Задания:
• a. Ответьте на вопросы по тексту о встрече Нового года.
(i) Каким днем было 31 декабря?
(ii) Что женщины заранее готовили и везли на работу?
(iii) Как назывался канал, по которому транслировали «Голубой огонек»?
• b. Перепишите дословно фрагмент текста о встрече Нового года, начиная со слов «Можно было заказать» и заканчивая словами «купить в Челябинске.».

Текст:
-.-.-

Можно было заказать мандарины товарищам, которым повезло поехать в командировку в Москву или Ленинград — оттуда привезти фрукты было более реально, чем купить в Челябинске.
Если в детском подарке с конфетами был мандарин — это был подарок-мечта. Апельсин, впрочем, тоже принимался с благодарностью.
Корпоративы
31 декабря было рабочим днем. Поэтому в обед все работать прекращали (если это не непрерывное производство чугуна). Начинали дружно резать салаты и выкладывать на общий стол все, что принесли с собой. Женщины заранее готовили закуски — например ведро винегрета или оливье — и тащили на работу в общественном, на минуточку, транспорте. Мужчины отвечали за алкоголь, все были без машин, очень удобно.
Вот так импровизированно, вскладчину, накрывали поляну и начинали праздновать в обед. Готовили не только салаты и наряды (новое платье на Новый год — это непременно!), но и номера художественной самодеятельности. Переделывали эстрадные хиты под злободневные производственные темы, мужчины переодевались в маленьких лебедей (никто ни в какой пропаганде их и не думал обвинять) и исполняли неподражаемый танец под гитару. Под вечер разъезжались-расползались по домам и продолжали с семьями.
Рестораны? В Новый год? Нет, не слышали.
Развлечения в ночь
Развлечений было примерно два. Городок с горкой и «Голубой огонек» — в произвольном порядке. «Голубой огонек» любили вместе со всеми артистами в красивых блестках. Его транслировали всего по одному каналу, который назывался «Центральное телевидение».
После застолья шли на горку. Горка была либо во дворе, которую сооружали и заливали активные папы, либо в ледовом городке, либо в парке. Брали картонки, фанерки или даже санки, никаких ледянок в помине не было. Весело и кубарем катались дети и взрослые, толпой. Ни петард, ни салютов не было, и бенгальские огни были чудом каким-то.

-.-.-

Исходные данные:
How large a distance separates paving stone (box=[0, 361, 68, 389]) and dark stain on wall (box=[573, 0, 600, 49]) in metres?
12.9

-.-.-

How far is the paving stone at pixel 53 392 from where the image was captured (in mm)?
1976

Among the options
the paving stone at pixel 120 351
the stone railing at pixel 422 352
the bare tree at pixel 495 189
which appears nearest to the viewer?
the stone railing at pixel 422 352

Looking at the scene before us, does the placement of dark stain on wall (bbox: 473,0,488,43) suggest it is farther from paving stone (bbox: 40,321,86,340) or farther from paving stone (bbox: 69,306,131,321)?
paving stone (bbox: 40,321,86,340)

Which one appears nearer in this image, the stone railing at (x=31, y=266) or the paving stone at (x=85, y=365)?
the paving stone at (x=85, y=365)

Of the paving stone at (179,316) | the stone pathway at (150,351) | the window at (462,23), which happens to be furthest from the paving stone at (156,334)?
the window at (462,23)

-.-.-

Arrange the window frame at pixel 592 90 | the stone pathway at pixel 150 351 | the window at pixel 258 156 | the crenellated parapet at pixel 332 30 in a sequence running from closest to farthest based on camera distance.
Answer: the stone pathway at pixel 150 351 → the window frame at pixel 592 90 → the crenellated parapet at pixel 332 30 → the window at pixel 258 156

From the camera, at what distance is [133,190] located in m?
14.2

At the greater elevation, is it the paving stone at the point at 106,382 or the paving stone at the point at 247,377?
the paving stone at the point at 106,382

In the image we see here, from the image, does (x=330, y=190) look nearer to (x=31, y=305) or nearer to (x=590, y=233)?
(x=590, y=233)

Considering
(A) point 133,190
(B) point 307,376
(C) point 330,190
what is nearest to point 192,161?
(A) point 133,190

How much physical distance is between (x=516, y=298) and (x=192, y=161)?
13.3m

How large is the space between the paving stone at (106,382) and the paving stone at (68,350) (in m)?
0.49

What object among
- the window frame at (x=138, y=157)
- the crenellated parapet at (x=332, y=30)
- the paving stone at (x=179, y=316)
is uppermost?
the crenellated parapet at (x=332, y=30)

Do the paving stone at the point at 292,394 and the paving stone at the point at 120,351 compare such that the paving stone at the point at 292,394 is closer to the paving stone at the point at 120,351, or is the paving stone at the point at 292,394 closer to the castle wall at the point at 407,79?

-.-.-

Ответы ниже:
• a.
(i) 31 декабря было рабочим днем.
(ii) Женщины заранее готовили закуски, например ведро винегрета или оливье.
(iii) Канал назывался «Центральное телевидение».

• b.
Можно было заказать мандарины товарищам, которым повезло поехать в командировку в Москву или Ленинград — оттуда привезти фрукты было более реально, чем купить в Челябинске.